━━━ TRECHO DE ORIGEM ━━━
EXPERIÊNCIA - ENCONTROS EM TODOS OS LUGARES

As dificuldades de nós, modernos, para entender a fé

pela Redação

Transcrição da palestra de Ricardo Fenati, professor de Filosofia da Universidade Federal de Minas Gerais, durante a apresentação do livro É possível viver assim? , em Belo Horizonte, em 4 de junho de 2008

Quando fui convidado a estar aqui recebi um pequeno texto de padre Carrón do qual comentarei duas frases: A primeira frase é: “Somos modernos e temos dificuldades para aceitar a fé”. Talvez ele se refira à nossa dificuldade de aceitar que a fé seja um caminho para entender. E a segunda frase é a seguinte: “Nós não podemos ser presunçosos e achar que o clima cultural que nos circunda não nos atinge”.
Uma primeira observação que gostaria de comentar no livro de Dom Giussani é a de que nós devemos partir de onde estamos. Nós estamos sempre em algum ponto, em algum lugar, em algum território, mesmo que nós não saibamos disso. A primeira pergunta então é “Onde nós estamos?”. Não existe um estado vazio, um estado de ignorância (“Ah, eu não sei onde eu estou”, ou “Eu não sei nada ainda”, “Não há nenhum ponto zero, nenhum ponto inicial”). Nós estamos sempre no interior de uma espécie de marco simbólico, de um conjunto de crenças que molda o mundo no qual nós vivemos, que quase determina o modo como nós agimos, como sentimos, o que procuramos, o que gostamos; assim como molda também o que nós não acreditamos, assim como molda aquilo que nós devemos ignorar. É uma espécie de lar: assim como temos uma casa física, nós temos um lar simbólico: esse conjunto de crenças que em última instância somos nós mesmos. Crenças sobre aquilo que é justo, que é injusto, sobre o valor que nós atribuímos aos nossos semelhantes (valor maior, valor menor), sobre o trabalho, sobre o amor, sobre a morte, etc.
━━━
TAREFA 1 =
Na transcrição da palestra sobre a fé, a frase iniciada por "Crenças sobre aquilo que é justo" enumera vários temas. Liste todos eles.
TAREFA 2 =
Prossiga a transcrição da palestra sobre a fé a partir da última frase apresentada.
Os registros são um material à parte, sem relação com o trecho.
━━━ INFORMAÇÕES FORNECIDAS ━━━
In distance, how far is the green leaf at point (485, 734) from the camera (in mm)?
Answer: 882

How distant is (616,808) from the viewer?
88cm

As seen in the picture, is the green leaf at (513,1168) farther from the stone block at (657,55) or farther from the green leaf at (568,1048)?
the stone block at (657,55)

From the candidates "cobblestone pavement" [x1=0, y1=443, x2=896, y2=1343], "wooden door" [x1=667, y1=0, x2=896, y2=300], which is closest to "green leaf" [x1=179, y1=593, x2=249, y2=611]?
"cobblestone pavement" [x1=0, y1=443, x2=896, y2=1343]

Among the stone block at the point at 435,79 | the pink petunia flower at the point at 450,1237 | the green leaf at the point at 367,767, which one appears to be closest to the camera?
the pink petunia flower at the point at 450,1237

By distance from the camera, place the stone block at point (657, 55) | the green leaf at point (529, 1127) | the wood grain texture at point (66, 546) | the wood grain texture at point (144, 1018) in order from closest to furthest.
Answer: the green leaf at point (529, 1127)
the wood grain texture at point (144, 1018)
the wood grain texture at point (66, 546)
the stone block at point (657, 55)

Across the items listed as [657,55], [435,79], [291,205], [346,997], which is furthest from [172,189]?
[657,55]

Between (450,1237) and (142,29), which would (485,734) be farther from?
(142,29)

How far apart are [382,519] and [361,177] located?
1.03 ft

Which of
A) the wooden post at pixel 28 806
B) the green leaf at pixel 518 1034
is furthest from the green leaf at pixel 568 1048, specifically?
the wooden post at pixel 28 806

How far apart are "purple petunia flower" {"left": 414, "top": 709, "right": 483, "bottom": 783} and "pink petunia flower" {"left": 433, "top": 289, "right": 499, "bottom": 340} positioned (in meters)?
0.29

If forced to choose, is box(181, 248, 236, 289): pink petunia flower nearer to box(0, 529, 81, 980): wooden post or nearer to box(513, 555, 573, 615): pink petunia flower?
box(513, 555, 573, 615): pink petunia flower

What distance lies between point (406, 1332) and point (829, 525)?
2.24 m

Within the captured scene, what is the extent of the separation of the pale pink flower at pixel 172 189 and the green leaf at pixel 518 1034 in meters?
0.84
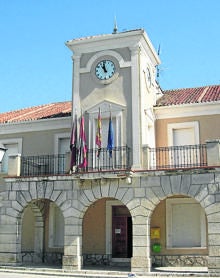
━━━
RESPOSTA DA TAREFA 1 =
- O que é justo
- O que é injusto
- O valor que atribuímos aos nossos semelhantes (maior ou menor)
- O trabalho
- O amor
- A morte

RESPOSTA DA TAREFA 2 =
Num certo sentido, nós nascemos velhos, nós temos a idade de nossas crenças e só muito tardiamente na vida é que nos rejuvenescemos. Na medida em que, com o tempo, nós nos tornamos capazes de identificar o que nos moldou, nós vamos rejuvenescendo. Então, primeiramente, qual é o contexto em que vivemos hoje e no qual conversamos sobre a fé?
Há uma historinha grega – talvez seja a história mais conhecida da filosofia – contada por Platão, chamada de “alegoria da caverna”. Platão dizia que no início nós estamos como que presos, acorrentados, como se todos nós estivéssemos numa caverna virados para o lado de dentro. Fora, na boca da caverna, há uma fogueira. Mas desde o nascimento nós só olhamos o fundo da caverna, só vemos aquilo que se passa no fundo. E entre a fogueira lá atrás e nós aqui, as pessoas passam, conversam, etc., mas nós só assistimos aquelas sombras que estão ali. Um belo dia um de nós se liberta e percebe que aquele mundo tomado como real é ilusório, o mundo real é aquele que se passa lá fora do qual esse mundo de cá é somente sombra.
Esta é uma historinha que serve para explicar um pouco o que é filosofia, o itinerário da filosofia e muitas coisas mais. E se eu modernizasse um pouquinho esta alegoria, eu diria hoje que nós estamos presos não só, como Platão retrata, à realidade sensível, a esta solicitação mais imediata que os sentidos provocam em nós, mas nós estamos presos a uma espécie de segunda caverna. Que segunda caverna é essa? É o conjunto de opiniões hegemônicas, dominantes, habituais. Porque o mundo no qual nós hoje vivemos é um mundo que está explicado demais, há um excesso de explicação e, se nós quisermos, de certa maneira avançar, o obstáculo a ser ultrapassado é esse excesso de explicações, este excesso de compreensão, esta ausência de silêncio. Este é o nosso obstáculo. Em Platão era muito fácil dizer: “Isso é um erro! Tomar a sombra como uma verdade é um erro porque o corpo vivo e real está passando ali atrás”. Hoje é muito difícil para nós porque estas opiniões todas se equivalem. Então, para nós é muito difícil estabelecer o que é correto e o que é incorreto.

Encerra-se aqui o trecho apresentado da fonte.